### Extracted text
════════

5.1 Ocean pressure variability at 11^∘ S

All of the ocean pressure time series in this study, i.e. at the surface from SLA (Fig. 2a, b), at 300 and 500 m depth from the BPRs (Fig. 1b), at the western or eastern boundary, are dominated by seasonal variability. The corresponding periodograms all exhibit pronounced peaks at periods of the annual and semi-annual cycles (coloured curves in Fig. 4).

Figure 4 Periodograms of (a, b) SLA, (c, d) BP at 300 m and (e, f) BP at 500 m depth – from observations (coloured) and from the INALT01 model (grey). In panels (a, b), solid bold curves show periodograms calculated from SLA data over the period 2013–2018. The transparent envelopes are an estimate of interannual variations: specifically, the minimum and maximum ranges of periodograms calculated for 5-year windows running through the full available period (1993–2018). In panels (c, d, f), solid bold curves show periodograms calculated from the individual BP time series available at 11^∘ S. In panel (e), the solid curve represents KPO 1135 and the dashed curve KPO 1109 (two co-located sensors covering different periods; see Table 1). Grey shading in all panels gives the minimum and maximum ranges of periodograms for SLA and BP time series derived from the INALT01 model calculated for 5-year windows running through the full available period (1978–2007). Frequency is given in “cycles per year”. Vertical black lines mark the frequencies of the annual and semi-annual cycles, as well as periods of 120 and 90 d in panel (b) or 70 d in panels (c–f).

The main focus here is on seasonal variability; however, there are some other interesting peaks in the periodograms indicating energy on intraseasonal and interannual timescales. Off Brazil, variability at a period of 70 d (Fig. 4c, d) is very likely related to the DWBC eddies described by Dengler et al. (2004), which are thought to dominate the DWBC flow at 11^∘ S and influence the upper water column as well (e.g. Schott et al., 2005). The periodograms of SLA at the eastern boundary (Fig. 4b) exhibit peaks at 90 d, 120 d and 2 years. Variability at periods of 90 and 120 d was also observed by Kopte et al. (2018) in velocity time series from moored observations off Angola and is likely associated with the passage of CTWs. Based on numerical experiments, Bachèlery et al. (2016) showed that SLA variability along the African coast is on intraseasonal timescales (T<105 d) primarily driven by local atmospheric forcing, while at periods >120 d it can mostly be explained by equatorial forcing. Further, Polo et al. (2008) suggested that part of the intraseasonal variability is related to year-to-year variations of the seasonal cycle. Interestingly, the INALT01 OGCM does reproduce the spectral peaks at 2 years, 120 and 90 d in the SLA off Angola but not the 70 d period observed in any of the BP time series.

════════

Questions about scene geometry
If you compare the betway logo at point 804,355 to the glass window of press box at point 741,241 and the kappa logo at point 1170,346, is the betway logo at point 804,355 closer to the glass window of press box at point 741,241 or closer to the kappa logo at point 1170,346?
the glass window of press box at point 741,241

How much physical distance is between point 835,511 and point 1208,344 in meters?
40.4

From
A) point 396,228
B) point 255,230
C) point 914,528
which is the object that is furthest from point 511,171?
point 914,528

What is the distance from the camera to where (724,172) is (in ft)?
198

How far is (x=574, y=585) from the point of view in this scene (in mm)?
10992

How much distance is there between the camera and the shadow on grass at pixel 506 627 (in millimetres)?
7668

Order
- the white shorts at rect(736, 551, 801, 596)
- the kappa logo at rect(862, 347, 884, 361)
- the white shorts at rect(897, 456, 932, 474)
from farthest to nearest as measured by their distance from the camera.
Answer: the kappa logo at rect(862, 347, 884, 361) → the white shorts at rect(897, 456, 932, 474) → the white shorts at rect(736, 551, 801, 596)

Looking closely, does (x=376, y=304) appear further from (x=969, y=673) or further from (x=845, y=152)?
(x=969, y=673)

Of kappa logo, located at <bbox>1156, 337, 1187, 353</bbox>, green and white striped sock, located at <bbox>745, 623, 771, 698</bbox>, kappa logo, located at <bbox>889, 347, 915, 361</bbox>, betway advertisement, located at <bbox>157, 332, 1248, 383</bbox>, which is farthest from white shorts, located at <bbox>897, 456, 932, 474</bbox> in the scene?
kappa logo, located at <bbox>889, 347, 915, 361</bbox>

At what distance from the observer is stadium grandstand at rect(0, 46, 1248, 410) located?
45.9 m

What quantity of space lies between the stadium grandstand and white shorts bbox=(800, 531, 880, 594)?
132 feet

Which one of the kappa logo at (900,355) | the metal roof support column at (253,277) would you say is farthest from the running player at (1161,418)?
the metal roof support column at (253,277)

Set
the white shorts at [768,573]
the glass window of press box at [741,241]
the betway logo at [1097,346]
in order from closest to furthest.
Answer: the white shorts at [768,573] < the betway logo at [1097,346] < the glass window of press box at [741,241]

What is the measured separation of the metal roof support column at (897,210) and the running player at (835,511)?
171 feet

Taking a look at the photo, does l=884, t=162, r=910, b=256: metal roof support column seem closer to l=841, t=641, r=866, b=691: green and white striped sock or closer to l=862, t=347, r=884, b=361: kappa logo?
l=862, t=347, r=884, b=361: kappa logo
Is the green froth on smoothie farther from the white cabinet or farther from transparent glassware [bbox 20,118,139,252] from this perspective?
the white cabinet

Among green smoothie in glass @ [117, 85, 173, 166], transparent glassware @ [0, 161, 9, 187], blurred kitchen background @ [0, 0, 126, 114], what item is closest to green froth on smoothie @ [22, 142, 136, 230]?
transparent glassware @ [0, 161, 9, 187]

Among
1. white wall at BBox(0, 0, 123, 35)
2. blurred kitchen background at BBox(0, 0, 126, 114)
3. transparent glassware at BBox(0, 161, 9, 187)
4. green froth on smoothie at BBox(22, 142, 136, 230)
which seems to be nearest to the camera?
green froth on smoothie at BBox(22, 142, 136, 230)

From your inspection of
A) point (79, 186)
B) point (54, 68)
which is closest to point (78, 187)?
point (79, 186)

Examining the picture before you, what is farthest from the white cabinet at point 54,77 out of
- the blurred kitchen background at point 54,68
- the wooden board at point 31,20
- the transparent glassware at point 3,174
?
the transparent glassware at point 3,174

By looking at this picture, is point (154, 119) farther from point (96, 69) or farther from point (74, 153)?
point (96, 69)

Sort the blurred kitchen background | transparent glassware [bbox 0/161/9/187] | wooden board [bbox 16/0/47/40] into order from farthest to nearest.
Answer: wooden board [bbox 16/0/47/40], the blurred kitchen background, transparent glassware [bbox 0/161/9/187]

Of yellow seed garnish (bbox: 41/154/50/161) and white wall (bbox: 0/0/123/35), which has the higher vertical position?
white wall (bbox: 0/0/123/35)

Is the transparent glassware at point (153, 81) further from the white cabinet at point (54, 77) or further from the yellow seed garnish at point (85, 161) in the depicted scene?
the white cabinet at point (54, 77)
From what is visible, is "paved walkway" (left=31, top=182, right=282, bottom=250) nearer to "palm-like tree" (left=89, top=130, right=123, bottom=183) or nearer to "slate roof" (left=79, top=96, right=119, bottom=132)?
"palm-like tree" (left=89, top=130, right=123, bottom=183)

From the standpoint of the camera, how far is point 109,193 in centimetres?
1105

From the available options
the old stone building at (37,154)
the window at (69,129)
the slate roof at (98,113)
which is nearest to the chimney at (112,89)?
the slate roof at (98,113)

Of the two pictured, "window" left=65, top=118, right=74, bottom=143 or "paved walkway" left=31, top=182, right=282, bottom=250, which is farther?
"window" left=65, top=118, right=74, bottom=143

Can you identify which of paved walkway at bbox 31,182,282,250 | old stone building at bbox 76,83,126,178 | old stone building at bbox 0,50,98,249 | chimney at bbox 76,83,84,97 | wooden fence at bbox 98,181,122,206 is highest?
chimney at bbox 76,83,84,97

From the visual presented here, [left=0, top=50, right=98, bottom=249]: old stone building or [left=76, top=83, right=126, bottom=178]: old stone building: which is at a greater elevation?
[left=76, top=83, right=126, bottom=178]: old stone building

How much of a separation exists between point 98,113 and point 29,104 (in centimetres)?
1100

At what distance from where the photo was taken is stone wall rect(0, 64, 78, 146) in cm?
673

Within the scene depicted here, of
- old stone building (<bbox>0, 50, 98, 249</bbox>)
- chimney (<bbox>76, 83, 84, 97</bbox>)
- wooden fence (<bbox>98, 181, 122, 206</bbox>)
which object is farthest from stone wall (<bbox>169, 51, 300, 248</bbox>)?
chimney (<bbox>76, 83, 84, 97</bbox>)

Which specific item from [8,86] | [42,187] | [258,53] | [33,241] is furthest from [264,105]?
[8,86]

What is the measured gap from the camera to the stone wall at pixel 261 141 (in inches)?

════════

### Set tasks
A. Rewrite the paragraph of the text on ocean pressure variability that begins "All of the ocean pressure time series" as a brief bulleted list that keeps its main facts.
B. Write a continuation of the text on ocean pressure variability, beginning right after its final sentence.

### Answers below
A.
- Seasonal variability dominates every ocean pressure time series in the study. This holds for surface SLA (Fig. 2a, b) and for BPR data at 300 m and 500 m depth (Fig. 1b), at both the western and the eastern boundary.
- All the corresponding periodograms show pronounced peaks at the periods of the annual and semi-annual cycles (coloured curves in Fig. 4).

B.
We found the relative importance of seasonal variability to be most pronounced near the surface off Angola in both the observations and the model (Fig. 4). The combined annual and semi-annual harmonics of the observed pressure time series explain most of the variance there – 61 % at the surface, 58 % at 300 m depth, 44 % at 500 m depth – and their amplitudes decrease with depth. To make this statement, we converted SLA variance into pressure variance using the hydrostatic equation. The combined annual and semi-annual harmonics at the eastern boundary (Fig. 5b, d, f) show a similar structure at different depths with maxima in austral autumn and spring, and a minimum in winter. Nevertheless, the phases of the annual and semi-annual cycles change with depth at different rates (Fig. 6). With a phase shift of about 5 months, the annual harmonics at the surface and 500 m depth are almost out of phase. The semi-annual harmonic is rather in phase, peaking about 1.5 months earlier at depth. This difference in the phase changes with depth can be associated with CTWs of certain baroclinic modes. Kopte et al. (2018) associated the annual and semi-annual cycles of the alongshore velocity from the mooring at 11^∘ S with basin-mode resonance in the equatorial Atlantic of the fourth and second baroclinic modes, respectively (Brandt et al., 2016). Corresponding CTWs propagate along the African coast towards 11^∘ S, thereby impacting the local velocity and pressure fields.

Figure 5 Combined annual and semi-annual harmonics calculated for (a, b) SLA, (c, d) BP at 300 m and (e, f) BP at 500 m depth. Line styles and colour coding are the same as in Fig. 4. Additionally, dashed envelopes around the solid curves give uncertainties for the amplitudes of the harmonics. These are calculated by 170 d low-pass filtering the pressure time series and then subsequently the 95th percentile of the deviations from the derived annual and semi-annual harmonics for every day of the year.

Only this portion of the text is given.